Problem 1:
Could you reproduce the stretch of the ECHR article from "Leaving the ECHR" through "by the Nazis."?
Problem 2:
Would you carry on the article about leaving the ECHR, picking up after its final sentence?

Page text:
===============

Leaving the ECHR must be accompanied by major changes to domestic equalities legislation
The European Convention on Human Rights (ECHR) came into force 70 years ago at an extraordinary point in history. Europe was reeling after a conflict that engulfed the whole continent, leaving millions of people dead and displaced, and countless others scarred by the unimaginable human rights abuses perpetrated by the Nazis.
The aim was to legally enshrine fundamental rights such as free speech and freedoms of association and religion, thus protecting individual citizens from the excesses of state power that Hitler had used to such devastating effect.
Unlike many treaties, the ECHR is not a fixed contract but a “living convention” and, over the years, an active interpretation by the courts has expanded and distorted the Convention beyond recognition. This “mission creep” is such that the ECHR has now become a threat to – rather than a protector of – democracy.
Such concerns are illustrated by the “pyjama injunction” last year, where an unnamed Strasbourg judge overruled the elected UK Government in the middle of the night, effectively grounding a flight that was ready to transport illegal migrants to Rwanda. Defending national borders is surely the primary duty of any government and it is frankly absurd that an unelected foreign judge can prevent a democratic executive from achieving its legitimate aims.

===============

Available data:

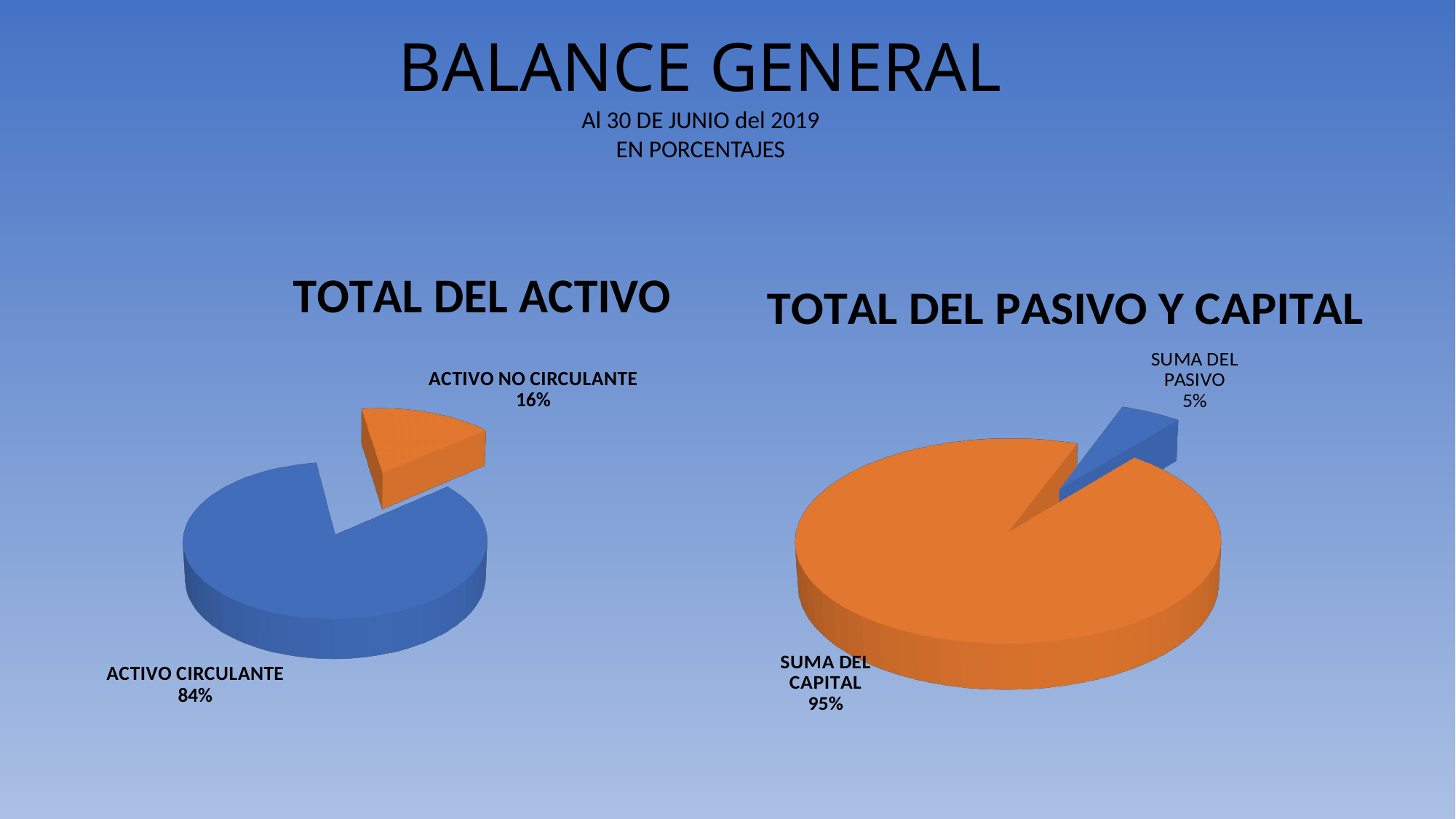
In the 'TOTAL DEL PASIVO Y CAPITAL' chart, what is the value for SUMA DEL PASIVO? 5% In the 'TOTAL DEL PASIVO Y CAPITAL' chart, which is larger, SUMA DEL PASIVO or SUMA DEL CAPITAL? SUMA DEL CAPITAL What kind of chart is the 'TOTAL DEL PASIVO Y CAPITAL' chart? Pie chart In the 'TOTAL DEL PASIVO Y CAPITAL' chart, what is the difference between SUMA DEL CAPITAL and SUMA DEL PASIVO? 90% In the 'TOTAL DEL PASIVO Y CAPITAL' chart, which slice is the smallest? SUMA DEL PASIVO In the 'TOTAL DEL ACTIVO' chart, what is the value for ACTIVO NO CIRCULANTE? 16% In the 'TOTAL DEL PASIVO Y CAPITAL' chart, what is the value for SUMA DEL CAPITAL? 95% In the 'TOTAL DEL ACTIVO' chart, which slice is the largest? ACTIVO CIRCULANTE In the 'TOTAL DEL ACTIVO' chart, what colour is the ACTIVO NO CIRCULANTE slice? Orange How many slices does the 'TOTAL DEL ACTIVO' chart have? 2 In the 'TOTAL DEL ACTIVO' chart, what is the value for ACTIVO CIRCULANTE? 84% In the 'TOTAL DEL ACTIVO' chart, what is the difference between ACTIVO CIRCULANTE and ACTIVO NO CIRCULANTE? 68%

===============

Answer 1:
Leaving the ECHR must be accompanied by major changes to domestic equalities legislation
The European Convention on Human Rights (ECHR) came into force 70 years ago at an extraordinary point in history. Europe was reeling after a conflict that engulfed the whole continent, leaving millions of people dead and displaced, and countless others scarred by the unimaginable human rights abuses perpetrated by the Nazis.

Answer 2:
The ECHR was created to protect citizens from their own government, but it is now at risk of preventing governments from protecting their own citizens.
Uncontrolled mass migration is possibly the most serious security threat of our time, and the ramifications of failing to tackle it will be severe. If the Supreme Court later this year decides that the Government’s Rwanda policy is incompatible with European law, there will be a very compelling case for leaving the ECHR.
It is disingenuous to claim that this would be a backwards step for human rights in the UK – our common law inheritance gives this country one of the best human rights records in the world, a heritage that predates the ECHR by many centuries.
But while there are sound political arguments for leaving the ECHR, and the migration issue is of such significance that ultimately there may be no choice, we must be clear about the unintended consequences of such a move. The unfortunate truth is that, in the last 50 years, aspects of UK equalities legislation have progressively mushroomed to become a threat to freedoms of speech, expression, religion and association; a threat that is currently only held at bay by our membership of the ECHR.
Human rights legislation and equalities legislation essentially pull in different directions. Human rights laws protect the individual against the state, but equality laws have evolved into an organ of state intervention, such as the Public Sector Equality Duty (PSED), which compels organisations to actively promote a selective notion of “equality” and has had a chilling effect on free speech.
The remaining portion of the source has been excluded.